◆ Supplied data:

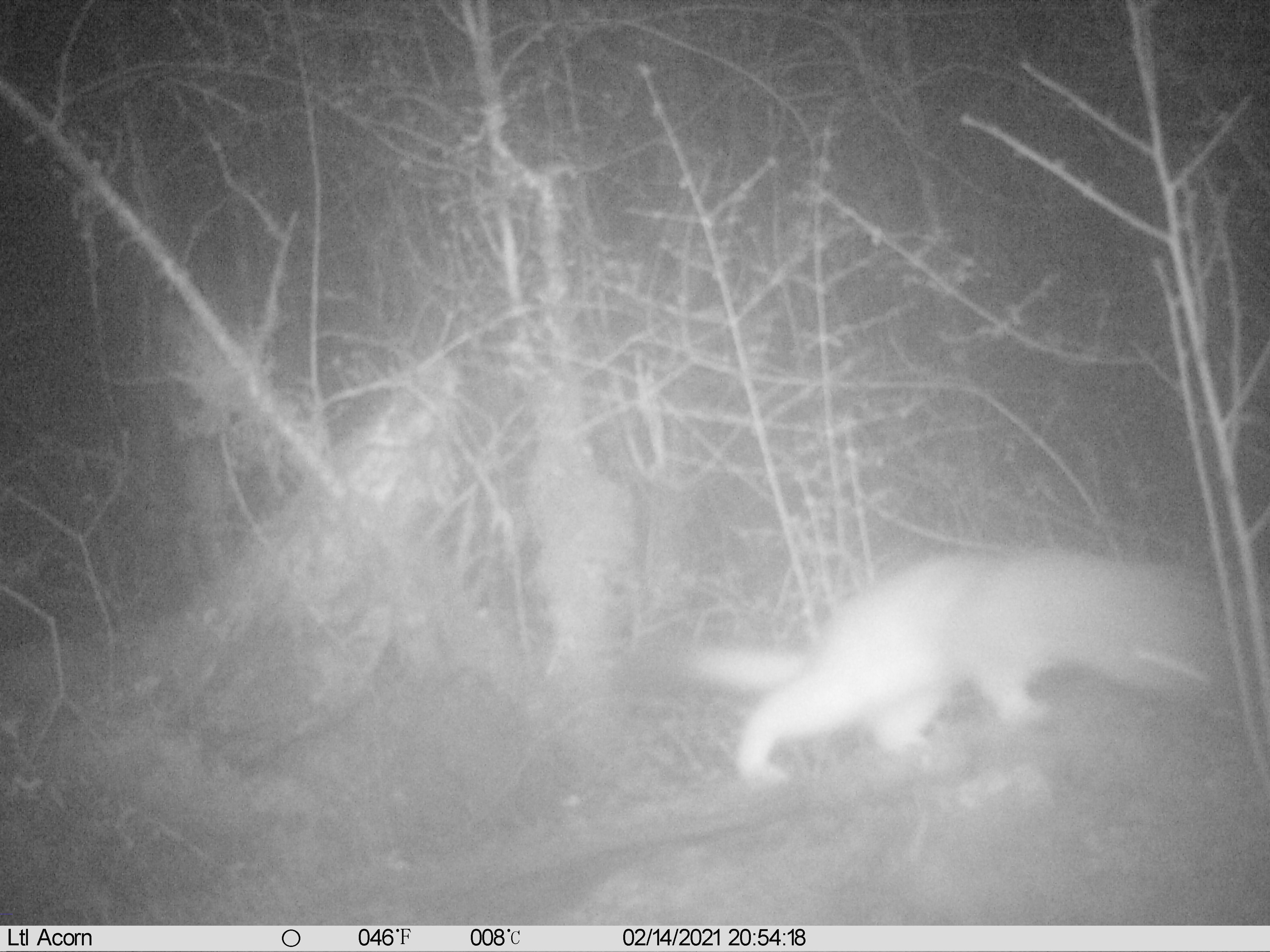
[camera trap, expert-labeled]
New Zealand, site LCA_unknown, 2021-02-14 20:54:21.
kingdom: Animalia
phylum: Chordata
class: Mammalia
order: Carnivora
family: Mustelidae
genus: Mustela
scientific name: Mustela erminea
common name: stoat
Stoat (Mustela erminea).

◆ What the exercise asks: Copy exactly the line that contains "phylum: Chordata" and every line after it through the end of the entries, with nothing added.

◆ Expected answer:
phylum: Chordata
class: Mammalia
order: Carnivora
family: Mustelidae
genus: Mustela
scientific name: Mustela erminea
common name: stoat
Stoat (Mustela erminea).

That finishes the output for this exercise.